Large Soluble Oligomers of Amyloid ß-Protein from Alzheimer Brain Are Far Less Neuroactive Than the Smaller Oligomers to Which They Dissociate.

Soluble oligomers of amyloid ß-protein (oAß) isolated from the brains of Alzheimer's disease (AD) patients have been shown experimentally (in the absence of amyloid plaques) to impair hippocampal synaptic plasticity, decrease synapses, induce tau hyperphosphorylation and neuritic dystrophy, activate microglial inflammation, and impair memory in normal adult rodents. Nevertheless, there has been controversy about what types of oligomers actually confer these AD-like phenotypes. Here, we show that the vast majority of soluble Aß species obtained from brains of humans who died with confirmed AD elute at high molecular weight (HMW) on nondenaturing size-exclusion chromatography. These species have little or no cytotoxic activity in several bioassays. However, incubation of HMW oAß in mildly alkaline buffer led to their quantitative dissociation into low molecular weight oligomers (∼8-70 kDa), and these were now far more bioactive: they impaired hippocampal LTP, decreased neuronal levels of ß2-adrenergic receptors, and activated microglia in wt mice in vivo Thus, most soluble Aß assemblies in AD cortex are large and inactive but under certain circumstances can dissociate into smaller, highly bioactive species. Insoluble amyloid plaques likely sequester soluble HMW oligomers, limiting their potential to dissociate. We conclude that conditions that destabilize HMW oligomers or retard the sequestration of their smaller, more bioactive components are important drivers of Aß toxicity. Selectively targeting these small, cytotoxic forms should be therapeutically beneficial. SIGNIFICANCE STATEMENT: Oligomers of amyloid ß-protein (oAß) are tought to play an important role in Alzheimer's disease (AD), but there is confusion and controversy about what types and sizes of oligomers have disease-relevant activity.

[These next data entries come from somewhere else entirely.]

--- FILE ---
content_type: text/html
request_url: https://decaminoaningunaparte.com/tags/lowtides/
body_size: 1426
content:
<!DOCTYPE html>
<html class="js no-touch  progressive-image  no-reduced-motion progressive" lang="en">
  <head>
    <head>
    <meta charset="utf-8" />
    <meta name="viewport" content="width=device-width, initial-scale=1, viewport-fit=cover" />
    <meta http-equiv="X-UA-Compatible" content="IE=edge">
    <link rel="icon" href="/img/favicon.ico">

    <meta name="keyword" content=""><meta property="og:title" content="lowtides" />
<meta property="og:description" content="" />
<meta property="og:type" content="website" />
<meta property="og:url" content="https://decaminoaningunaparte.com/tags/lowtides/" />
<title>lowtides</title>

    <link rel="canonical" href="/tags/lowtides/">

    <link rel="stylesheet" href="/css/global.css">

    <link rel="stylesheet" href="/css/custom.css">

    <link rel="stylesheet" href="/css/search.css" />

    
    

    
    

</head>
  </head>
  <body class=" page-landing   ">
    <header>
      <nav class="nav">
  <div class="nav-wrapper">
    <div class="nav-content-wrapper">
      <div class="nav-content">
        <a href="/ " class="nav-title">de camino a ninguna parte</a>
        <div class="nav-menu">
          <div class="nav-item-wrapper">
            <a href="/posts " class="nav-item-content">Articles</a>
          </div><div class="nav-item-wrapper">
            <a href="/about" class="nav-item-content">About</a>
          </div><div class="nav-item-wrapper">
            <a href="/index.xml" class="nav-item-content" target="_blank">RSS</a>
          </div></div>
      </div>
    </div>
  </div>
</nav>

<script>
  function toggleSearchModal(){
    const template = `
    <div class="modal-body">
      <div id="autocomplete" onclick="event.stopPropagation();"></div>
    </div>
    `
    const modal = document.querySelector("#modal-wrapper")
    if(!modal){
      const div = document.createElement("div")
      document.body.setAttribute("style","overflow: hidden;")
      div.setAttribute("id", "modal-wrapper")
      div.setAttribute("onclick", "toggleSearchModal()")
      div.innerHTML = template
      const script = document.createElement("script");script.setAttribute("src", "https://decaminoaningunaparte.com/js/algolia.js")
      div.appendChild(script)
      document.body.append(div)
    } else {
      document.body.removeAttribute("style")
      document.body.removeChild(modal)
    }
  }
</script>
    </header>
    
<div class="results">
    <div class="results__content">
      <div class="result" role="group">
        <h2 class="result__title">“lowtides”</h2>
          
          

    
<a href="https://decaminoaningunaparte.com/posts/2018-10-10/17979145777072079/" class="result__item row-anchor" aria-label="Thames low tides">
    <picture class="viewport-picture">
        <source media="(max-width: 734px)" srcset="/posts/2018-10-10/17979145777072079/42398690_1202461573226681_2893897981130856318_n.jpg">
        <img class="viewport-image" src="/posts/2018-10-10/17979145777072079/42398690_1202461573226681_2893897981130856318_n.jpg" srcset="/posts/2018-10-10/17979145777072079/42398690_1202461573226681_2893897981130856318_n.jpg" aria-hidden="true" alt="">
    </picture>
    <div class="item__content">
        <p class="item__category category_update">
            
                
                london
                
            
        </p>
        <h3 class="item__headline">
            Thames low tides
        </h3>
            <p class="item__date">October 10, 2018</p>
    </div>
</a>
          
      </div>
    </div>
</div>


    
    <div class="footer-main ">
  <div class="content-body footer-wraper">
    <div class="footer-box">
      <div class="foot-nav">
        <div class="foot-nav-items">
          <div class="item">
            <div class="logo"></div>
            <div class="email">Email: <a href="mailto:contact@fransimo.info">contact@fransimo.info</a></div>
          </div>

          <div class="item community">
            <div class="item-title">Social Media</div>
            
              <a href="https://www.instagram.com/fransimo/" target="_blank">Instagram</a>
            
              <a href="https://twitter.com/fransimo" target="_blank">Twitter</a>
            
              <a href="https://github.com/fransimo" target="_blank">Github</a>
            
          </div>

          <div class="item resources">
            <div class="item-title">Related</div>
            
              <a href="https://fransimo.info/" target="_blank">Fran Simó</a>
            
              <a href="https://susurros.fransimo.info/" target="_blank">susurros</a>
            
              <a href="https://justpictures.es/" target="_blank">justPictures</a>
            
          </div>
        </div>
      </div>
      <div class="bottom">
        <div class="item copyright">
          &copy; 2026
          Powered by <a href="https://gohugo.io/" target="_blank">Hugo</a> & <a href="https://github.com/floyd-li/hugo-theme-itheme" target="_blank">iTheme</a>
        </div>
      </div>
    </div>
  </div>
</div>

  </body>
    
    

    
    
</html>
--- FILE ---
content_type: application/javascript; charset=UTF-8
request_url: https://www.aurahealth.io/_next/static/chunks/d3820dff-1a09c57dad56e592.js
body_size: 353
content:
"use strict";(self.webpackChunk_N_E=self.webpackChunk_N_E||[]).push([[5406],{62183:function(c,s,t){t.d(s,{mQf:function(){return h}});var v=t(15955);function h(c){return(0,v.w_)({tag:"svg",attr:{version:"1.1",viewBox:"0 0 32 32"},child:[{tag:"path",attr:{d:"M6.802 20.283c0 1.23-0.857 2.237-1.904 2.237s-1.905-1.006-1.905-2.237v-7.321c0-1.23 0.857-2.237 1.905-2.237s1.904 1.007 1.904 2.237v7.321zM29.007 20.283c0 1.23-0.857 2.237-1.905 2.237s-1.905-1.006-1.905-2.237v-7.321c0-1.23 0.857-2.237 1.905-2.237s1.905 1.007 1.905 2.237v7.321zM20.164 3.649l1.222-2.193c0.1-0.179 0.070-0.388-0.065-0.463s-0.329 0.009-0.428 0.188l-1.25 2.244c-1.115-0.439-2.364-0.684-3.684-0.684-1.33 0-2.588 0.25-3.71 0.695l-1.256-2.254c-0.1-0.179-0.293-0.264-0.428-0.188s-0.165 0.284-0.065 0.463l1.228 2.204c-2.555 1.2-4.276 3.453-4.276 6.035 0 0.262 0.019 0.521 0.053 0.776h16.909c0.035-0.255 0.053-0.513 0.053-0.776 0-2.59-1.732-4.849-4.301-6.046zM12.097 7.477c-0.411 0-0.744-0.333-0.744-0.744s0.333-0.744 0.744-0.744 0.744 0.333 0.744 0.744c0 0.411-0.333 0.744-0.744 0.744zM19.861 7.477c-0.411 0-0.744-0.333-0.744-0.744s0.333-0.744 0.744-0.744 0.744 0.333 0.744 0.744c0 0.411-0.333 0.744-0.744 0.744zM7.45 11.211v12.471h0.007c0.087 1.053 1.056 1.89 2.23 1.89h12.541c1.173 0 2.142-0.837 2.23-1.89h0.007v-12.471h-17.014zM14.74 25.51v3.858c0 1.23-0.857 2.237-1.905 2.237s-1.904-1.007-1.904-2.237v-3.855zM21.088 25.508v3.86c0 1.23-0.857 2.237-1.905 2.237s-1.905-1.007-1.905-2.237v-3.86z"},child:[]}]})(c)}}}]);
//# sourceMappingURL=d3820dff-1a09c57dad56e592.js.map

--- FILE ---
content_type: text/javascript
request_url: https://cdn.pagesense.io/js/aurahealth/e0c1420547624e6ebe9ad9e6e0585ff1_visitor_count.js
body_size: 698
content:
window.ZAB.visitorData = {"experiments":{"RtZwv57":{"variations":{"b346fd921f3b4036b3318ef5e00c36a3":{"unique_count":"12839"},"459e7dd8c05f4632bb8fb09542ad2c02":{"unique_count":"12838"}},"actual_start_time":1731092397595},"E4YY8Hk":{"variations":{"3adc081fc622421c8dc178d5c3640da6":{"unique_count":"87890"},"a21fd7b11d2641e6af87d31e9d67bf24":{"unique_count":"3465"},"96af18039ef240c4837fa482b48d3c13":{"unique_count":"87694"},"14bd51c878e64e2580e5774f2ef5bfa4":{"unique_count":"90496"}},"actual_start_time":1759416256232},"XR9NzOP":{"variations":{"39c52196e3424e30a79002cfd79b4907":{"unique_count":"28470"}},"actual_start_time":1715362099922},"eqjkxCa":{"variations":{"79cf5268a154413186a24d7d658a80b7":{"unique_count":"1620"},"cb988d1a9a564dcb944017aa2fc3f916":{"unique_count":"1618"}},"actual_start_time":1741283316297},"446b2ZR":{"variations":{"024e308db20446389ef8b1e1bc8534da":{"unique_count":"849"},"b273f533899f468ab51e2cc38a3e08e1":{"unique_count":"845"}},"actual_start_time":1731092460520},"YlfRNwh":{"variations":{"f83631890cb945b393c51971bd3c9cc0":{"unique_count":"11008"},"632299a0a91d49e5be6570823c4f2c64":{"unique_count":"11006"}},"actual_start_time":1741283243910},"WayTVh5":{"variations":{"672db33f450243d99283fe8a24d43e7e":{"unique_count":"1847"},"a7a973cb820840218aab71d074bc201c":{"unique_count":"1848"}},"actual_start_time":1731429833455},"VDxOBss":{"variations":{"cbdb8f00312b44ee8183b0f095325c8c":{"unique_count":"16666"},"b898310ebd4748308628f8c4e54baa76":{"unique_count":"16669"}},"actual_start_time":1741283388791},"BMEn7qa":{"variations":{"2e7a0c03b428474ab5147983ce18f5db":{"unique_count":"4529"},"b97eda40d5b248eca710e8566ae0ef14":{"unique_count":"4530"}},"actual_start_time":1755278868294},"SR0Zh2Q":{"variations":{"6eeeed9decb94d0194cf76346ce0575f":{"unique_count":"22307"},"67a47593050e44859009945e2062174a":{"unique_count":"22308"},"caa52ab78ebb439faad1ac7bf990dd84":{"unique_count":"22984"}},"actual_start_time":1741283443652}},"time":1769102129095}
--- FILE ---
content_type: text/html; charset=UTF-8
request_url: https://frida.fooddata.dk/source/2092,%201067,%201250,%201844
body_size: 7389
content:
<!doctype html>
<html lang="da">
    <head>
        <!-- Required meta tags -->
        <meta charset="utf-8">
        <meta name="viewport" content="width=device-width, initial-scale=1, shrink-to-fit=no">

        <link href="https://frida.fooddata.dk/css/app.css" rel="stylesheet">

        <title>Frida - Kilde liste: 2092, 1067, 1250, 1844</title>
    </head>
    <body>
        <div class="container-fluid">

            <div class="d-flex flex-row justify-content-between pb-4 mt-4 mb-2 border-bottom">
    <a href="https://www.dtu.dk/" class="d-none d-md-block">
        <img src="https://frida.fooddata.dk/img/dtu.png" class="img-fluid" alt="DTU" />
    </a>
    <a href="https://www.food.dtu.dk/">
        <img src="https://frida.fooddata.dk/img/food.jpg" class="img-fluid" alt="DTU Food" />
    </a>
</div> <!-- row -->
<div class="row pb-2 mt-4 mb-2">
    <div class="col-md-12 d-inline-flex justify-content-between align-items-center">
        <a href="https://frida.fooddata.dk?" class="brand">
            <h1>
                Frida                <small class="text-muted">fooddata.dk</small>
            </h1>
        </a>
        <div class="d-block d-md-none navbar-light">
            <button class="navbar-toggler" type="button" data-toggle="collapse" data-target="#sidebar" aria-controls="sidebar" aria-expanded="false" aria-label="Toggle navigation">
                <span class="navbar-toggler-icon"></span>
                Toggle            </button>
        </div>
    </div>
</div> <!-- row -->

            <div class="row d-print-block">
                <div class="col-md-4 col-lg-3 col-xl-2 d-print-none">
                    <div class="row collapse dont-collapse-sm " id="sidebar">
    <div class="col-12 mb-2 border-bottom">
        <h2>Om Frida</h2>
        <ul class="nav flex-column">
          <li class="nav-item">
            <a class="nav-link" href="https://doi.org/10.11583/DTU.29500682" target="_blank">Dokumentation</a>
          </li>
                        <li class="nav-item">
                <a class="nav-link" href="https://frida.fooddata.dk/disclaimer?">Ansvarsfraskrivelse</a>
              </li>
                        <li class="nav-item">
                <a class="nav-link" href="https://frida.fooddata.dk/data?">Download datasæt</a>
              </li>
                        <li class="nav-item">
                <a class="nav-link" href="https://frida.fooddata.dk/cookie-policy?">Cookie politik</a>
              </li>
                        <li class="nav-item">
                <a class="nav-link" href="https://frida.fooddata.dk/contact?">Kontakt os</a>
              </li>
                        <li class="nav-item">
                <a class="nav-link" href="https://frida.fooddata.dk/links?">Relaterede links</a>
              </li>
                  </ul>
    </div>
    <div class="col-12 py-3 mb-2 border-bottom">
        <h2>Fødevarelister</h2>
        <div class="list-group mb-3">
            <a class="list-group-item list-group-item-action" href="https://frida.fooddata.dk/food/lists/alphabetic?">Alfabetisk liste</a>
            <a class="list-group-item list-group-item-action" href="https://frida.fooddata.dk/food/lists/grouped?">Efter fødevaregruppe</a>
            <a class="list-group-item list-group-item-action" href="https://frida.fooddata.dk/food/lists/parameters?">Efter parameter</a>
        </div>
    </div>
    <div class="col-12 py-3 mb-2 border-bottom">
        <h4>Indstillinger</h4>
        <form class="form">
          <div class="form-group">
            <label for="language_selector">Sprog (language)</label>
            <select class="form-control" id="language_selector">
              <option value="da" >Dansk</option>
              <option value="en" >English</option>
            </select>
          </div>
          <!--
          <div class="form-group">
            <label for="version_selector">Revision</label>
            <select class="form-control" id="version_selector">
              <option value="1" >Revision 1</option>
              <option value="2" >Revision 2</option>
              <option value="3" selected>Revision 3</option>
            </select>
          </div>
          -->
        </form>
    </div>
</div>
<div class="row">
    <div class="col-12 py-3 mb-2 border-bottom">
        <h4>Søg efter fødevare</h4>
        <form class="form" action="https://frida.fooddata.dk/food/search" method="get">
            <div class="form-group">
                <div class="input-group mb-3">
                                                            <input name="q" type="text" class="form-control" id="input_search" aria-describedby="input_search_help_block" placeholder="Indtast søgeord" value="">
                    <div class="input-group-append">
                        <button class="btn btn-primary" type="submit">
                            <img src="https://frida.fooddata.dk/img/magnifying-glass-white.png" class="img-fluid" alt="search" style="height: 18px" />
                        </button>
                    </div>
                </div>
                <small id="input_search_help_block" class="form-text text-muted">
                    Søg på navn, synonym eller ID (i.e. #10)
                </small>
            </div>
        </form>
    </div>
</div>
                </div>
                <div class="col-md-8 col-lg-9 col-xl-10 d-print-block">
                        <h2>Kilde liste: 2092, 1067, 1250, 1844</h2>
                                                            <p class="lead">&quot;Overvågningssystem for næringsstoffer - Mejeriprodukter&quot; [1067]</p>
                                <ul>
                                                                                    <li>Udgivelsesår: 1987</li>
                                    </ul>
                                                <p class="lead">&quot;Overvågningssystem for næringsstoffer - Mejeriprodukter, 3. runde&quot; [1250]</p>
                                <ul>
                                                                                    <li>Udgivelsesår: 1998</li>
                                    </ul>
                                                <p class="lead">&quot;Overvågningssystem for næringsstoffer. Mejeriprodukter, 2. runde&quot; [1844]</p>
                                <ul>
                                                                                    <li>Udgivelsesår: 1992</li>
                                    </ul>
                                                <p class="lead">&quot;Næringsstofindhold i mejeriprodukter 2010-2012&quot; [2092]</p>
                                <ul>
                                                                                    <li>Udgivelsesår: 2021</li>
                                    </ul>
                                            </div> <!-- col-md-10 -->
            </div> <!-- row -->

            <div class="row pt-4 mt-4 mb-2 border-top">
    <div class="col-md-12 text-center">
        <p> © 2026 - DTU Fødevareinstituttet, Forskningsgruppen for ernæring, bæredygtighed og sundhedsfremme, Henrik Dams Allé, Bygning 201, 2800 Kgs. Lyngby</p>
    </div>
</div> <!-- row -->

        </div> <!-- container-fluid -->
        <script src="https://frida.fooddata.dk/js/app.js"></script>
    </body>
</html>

Using size-exclusion chromatography and three distinct measures of bioactivity, we show that the predominant forms of Aß in aqueous extracts of AD brain are high molecular weight (HMW) and relatively inactive. Importantly, under certain conditions, the abundant HMW oAß can dissociate into low molecular weight species, and these low molecular weight oligomers are significantly more bioactive on synapses and microglia than the HMW species from which they are derived. We conclude that conditions that destabilize HMW oAß or retard the sequestration of smaller, more bioactive components are important drivers of Aß toxicity.